SELECTED TEXT:
Bronzeville- Chicago’s Historic African America Center

The Bronzeville neighborhood is an expansive one with a bit of fuzzy boundaries. I used the southern boundary to be both 51st St and 43rd St., the northern border at Pershing Rd, the western I-90 and the eastern boundary is College Grove and the lakefront parks. I thus included the southern half of the Oakland subdistrict and all of Grand Boulevard.

Originally the Grand Boulevard neighborhood hosted many of Chicago’s elite establishing stately homes along the lavish boulevards (MLK and Drexel Boulevards). It wasn’t until the 1890s that the neighborhood began to transform into an extension of the expanding Near Southside African-American community. By the 1920s Bronzeville was the site of Chicago’s version of the Harlem Renaissance, and home to many famous African-Americans. Black-owned newspapers, restaurants, clubs, theaters, and other businesses “the city within a city” were founded on and around State Street between 30th and 35th (“The Stroll”) and 43rd Street and 47th Street between State Street and Cottage Grove Avenue. Its hard to express just how massive this footprint was, probably 2-3 times the size of Harlem. The Great Depression hit the area hard but racist policies of city government were the most destructive force to the neighborhood. In 1941, the city built the infamous and gigantic Ida B Wells housing projects btwn 35th and Pershing and in 1961 the Robert Taylor high rises covering many blocks along State Street. You may recall seeing these along I-90 on the way to Downtown. Both projects produced severe social problems exacerbated by concentrated poverty. They were demolished by the 2000s.

Thankfully the 21st century has been more positive for Bronzeville. Population contrasted from 78K in 1950 to 18K in 2010 but has began to rebound the past decade. Much needed residential in-fill has begun to emerge throughout the neighborhood, especially along stronger residential streets. Commercial development has lagged behind but some new mixed-use bldgs emerged along Cottage Avenue and renovated storefronts in the remaining nodes of business district fabric along 47th Street. Urban strengths for Bronzeville include great public transit access, decent bike infrastructure, convenience to Downtown, great park amenities, diverse housing options and a relatively affordable neighborhood to buy a condo or home.

Click here to view my Bronzeville Album on Flickr


* Solid urban density.
* Very consistent curb cuts at modern standards. Sidewalks are generally good but still some sections of crumbling sidewalks generally corresponding to areas of vacancy.
* Excellent access to public transit.
* Solid bike infrastructure with length dedicated bike lanes running down MLK Blvd and Drexel Blvd and many dedicate bike stations.
* Good connectivity overall.

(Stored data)
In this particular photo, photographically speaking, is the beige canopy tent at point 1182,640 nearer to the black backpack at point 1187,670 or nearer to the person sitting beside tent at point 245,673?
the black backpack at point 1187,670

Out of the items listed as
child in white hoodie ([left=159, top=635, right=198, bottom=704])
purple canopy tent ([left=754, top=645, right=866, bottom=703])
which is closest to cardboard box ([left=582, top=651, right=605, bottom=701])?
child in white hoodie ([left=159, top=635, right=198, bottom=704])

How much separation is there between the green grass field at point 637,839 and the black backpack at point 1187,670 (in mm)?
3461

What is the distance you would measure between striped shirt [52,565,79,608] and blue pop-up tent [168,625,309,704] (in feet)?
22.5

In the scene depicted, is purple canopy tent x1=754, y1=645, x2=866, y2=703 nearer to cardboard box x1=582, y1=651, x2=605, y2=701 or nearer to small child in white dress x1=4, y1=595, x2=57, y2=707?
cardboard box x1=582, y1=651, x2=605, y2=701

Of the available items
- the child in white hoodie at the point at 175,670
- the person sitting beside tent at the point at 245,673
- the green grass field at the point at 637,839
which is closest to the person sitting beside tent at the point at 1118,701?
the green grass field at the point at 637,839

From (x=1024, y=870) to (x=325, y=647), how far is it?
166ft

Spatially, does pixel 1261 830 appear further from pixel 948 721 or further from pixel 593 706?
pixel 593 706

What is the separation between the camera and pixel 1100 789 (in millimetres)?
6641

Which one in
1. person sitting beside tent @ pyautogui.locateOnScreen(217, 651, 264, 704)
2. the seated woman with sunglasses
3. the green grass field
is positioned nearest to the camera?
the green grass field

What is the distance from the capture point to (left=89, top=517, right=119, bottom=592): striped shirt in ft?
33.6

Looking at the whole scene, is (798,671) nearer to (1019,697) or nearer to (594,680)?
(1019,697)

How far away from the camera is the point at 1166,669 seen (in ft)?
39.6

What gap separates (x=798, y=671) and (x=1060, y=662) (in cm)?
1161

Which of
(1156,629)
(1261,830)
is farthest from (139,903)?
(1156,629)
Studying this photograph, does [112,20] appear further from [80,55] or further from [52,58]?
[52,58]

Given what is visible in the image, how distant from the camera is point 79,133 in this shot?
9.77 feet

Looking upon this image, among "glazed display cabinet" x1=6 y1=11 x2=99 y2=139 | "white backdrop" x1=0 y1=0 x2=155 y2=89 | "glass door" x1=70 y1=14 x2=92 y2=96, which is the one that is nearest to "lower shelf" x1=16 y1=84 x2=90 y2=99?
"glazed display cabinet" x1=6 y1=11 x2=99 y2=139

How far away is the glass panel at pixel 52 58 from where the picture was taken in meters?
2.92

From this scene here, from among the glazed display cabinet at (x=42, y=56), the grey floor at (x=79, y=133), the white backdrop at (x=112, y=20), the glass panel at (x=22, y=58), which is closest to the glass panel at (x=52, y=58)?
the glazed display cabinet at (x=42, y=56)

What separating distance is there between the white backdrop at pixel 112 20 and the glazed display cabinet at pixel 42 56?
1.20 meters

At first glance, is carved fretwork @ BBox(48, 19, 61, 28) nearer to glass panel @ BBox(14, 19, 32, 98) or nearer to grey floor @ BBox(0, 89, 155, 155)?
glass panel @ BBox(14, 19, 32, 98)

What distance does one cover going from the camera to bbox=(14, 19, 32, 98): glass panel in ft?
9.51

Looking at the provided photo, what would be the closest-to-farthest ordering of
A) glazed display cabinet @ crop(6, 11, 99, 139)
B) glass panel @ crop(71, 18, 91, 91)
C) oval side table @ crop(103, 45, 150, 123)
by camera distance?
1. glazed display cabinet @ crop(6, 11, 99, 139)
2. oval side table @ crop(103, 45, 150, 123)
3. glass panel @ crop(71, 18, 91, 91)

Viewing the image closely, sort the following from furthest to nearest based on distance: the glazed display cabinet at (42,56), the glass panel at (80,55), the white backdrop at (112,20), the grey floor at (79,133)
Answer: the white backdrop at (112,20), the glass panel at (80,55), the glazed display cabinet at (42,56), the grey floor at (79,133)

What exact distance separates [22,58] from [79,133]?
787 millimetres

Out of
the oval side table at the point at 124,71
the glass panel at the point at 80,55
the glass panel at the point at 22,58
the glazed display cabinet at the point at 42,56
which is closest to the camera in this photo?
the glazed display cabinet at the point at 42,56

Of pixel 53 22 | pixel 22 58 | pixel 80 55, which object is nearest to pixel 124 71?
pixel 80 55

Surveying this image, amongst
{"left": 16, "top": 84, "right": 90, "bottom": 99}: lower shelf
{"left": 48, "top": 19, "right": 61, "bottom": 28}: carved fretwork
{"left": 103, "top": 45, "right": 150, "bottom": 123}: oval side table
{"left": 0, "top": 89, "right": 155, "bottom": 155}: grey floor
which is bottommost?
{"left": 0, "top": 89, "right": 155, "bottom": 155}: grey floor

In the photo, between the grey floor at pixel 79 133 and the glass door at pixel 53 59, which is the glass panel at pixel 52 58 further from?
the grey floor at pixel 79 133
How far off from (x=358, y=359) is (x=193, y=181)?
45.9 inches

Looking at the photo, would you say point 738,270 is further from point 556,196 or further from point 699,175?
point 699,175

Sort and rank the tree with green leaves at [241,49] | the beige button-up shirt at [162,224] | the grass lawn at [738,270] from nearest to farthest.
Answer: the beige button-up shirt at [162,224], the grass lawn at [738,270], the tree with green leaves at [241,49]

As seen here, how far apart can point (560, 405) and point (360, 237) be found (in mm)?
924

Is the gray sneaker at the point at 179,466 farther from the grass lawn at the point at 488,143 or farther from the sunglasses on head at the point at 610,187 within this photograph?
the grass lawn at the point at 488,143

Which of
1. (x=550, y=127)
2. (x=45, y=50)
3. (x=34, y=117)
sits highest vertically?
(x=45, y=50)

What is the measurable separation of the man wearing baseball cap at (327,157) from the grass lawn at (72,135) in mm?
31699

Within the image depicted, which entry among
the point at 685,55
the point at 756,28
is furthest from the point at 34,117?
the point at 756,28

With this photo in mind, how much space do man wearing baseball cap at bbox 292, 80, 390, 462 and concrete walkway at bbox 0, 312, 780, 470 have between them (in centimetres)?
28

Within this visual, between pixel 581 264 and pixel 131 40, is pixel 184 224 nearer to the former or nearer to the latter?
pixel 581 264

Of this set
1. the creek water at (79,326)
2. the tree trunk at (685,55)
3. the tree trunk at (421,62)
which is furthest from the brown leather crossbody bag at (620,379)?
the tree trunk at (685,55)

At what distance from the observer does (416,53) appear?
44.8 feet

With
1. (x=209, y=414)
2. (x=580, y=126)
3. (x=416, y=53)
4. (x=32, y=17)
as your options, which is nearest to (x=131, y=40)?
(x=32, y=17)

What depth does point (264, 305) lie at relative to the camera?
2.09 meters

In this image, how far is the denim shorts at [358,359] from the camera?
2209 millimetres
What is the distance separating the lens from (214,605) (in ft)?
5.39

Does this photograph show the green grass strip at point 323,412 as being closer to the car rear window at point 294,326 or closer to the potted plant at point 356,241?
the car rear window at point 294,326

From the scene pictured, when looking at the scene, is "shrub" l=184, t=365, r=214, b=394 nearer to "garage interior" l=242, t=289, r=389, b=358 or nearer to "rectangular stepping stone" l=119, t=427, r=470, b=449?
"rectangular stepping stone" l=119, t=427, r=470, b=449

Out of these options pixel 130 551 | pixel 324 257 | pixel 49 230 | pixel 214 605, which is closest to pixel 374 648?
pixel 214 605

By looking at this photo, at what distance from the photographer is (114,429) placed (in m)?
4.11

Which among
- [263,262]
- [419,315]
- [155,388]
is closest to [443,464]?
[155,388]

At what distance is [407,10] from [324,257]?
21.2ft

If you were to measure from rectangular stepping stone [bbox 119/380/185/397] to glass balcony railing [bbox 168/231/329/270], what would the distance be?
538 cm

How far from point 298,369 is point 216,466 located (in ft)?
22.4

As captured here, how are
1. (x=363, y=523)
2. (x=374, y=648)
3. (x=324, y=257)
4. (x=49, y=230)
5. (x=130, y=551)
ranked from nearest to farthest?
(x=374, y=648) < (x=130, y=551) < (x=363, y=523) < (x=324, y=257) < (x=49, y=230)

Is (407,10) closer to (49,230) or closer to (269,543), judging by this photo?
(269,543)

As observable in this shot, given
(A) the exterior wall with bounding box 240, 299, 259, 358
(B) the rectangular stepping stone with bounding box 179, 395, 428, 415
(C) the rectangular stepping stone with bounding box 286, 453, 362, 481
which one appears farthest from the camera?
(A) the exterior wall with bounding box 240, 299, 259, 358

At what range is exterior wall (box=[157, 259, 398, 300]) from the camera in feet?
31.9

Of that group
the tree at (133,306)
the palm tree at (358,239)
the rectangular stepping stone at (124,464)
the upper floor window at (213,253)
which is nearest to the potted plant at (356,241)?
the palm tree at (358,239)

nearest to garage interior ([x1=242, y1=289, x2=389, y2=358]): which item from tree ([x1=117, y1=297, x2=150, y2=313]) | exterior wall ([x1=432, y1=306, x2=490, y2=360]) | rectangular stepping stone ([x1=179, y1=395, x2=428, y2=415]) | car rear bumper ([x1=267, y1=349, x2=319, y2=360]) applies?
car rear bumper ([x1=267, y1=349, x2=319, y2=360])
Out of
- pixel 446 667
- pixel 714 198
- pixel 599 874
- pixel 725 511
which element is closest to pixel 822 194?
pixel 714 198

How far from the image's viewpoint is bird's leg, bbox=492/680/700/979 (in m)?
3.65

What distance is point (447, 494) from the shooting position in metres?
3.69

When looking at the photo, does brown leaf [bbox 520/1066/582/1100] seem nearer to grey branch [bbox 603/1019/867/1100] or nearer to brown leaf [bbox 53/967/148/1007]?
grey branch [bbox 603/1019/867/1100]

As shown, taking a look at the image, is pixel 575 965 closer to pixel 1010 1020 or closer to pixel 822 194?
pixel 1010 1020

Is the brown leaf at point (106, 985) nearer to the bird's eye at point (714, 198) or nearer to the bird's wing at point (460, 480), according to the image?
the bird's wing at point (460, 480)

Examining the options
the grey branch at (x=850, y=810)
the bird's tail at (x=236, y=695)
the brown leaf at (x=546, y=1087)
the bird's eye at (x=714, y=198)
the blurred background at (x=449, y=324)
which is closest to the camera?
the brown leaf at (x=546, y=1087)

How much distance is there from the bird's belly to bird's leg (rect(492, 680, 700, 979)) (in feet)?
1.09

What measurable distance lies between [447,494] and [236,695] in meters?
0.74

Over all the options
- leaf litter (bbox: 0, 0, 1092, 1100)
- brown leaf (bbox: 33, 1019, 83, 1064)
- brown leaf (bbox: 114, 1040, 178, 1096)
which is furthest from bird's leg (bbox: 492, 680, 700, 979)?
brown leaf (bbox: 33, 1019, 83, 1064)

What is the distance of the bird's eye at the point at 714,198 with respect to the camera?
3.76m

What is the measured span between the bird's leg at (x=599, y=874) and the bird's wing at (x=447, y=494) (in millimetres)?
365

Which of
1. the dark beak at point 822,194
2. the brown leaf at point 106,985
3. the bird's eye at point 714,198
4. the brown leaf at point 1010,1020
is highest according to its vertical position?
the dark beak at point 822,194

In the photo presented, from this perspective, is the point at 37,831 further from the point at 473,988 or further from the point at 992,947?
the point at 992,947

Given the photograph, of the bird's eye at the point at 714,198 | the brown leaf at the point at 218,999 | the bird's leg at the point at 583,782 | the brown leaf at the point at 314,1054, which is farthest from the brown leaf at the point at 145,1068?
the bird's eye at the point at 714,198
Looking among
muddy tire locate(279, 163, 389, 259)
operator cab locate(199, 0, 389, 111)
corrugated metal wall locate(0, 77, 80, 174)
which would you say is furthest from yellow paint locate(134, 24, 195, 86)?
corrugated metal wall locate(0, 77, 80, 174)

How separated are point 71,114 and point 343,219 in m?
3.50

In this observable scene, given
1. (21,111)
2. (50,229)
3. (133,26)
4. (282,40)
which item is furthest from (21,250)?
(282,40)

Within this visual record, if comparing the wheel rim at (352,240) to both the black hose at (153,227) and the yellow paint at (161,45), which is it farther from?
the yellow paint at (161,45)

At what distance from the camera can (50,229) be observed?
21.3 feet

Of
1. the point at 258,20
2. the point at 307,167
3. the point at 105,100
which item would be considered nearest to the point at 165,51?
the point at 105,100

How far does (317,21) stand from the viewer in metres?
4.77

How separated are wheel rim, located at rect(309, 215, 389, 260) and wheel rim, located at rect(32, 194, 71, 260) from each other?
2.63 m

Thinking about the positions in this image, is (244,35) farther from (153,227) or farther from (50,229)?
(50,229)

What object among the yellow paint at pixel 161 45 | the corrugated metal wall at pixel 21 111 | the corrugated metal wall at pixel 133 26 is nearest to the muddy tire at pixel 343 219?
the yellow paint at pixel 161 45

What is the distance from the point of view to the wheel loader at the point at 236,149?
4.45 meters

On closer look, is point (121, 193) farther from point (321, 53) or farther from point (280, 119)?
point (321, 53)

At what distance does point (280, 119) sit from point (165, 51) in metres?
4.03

ASSIGNMENT 1: In the Bronzeville piece, what year did the city build the Ida B Wells housing projects?
ASSIGNMENT 2: Please carry on the Bronzeville piece from its final line.
You can leave the rows aside; nothing here depends on them.

EXERCISE RESULT 1: 1941

EXERCISE RESULT 2:
* Still a good amount of quality historic buildings remaining with most of the residential being kept up nicely.
* Decent # of rentals and generally moderately priced. 1-beds lease in the low-mid 1Ks, 2-beds lease btwn the mid 1Ks to low 2K, and plenty of 3-beds available that lease btwn the high 1Ks to 3K. Some 4-beds as well that are at a similar rent. Significant amount of dedicated afford rentals here.
* Decent # of 1 bed condos that sell in the 100Ks, 2-beds sell btwn 100K-450K, 3 & 4 beds btwn  175K-750 but mostly units sell below 400K.
* Access to a good amount of park space including many small-medium parks spread throughout and the massive Washington Park on the southern border and the NE section has access to the expansive lakefront park.


* Ok economic and diverse diversity. Large Black population at about 85% and most households earn less than 40K.
* Crime is still an issue but much better than it used to be. Lots of vacant lots throughout the neighborhood but most are well trimmed. Few vacant residential buildings but still a decent amount of vacant commercial remains.
* Good # of walkable schools but only a handful have at least decent ratings.
* In fill is a mix bag of quality residential in-fill, bland res, infill and autocentric commercial. Newer projects are getting better.
* Fair cultural amenities includes some restaurants, bars & cafes, the Harold Washington Arts Center, a couple small museums.
* Okay retail amenities including a small format Walmart, a couple supermarkets, a couple pharmacies, several boutiques & clothing stores especially 47th st, a couple banks, a local public library & post office, plenty of churches and a major hospital.
* Urban massing isn’t great as much of the historic fabric has been erased especially along the biz districts (i.e. 47th, 43rd, Cottage Grove, and Pershing.
* Lots of dead spots in the neighborhood.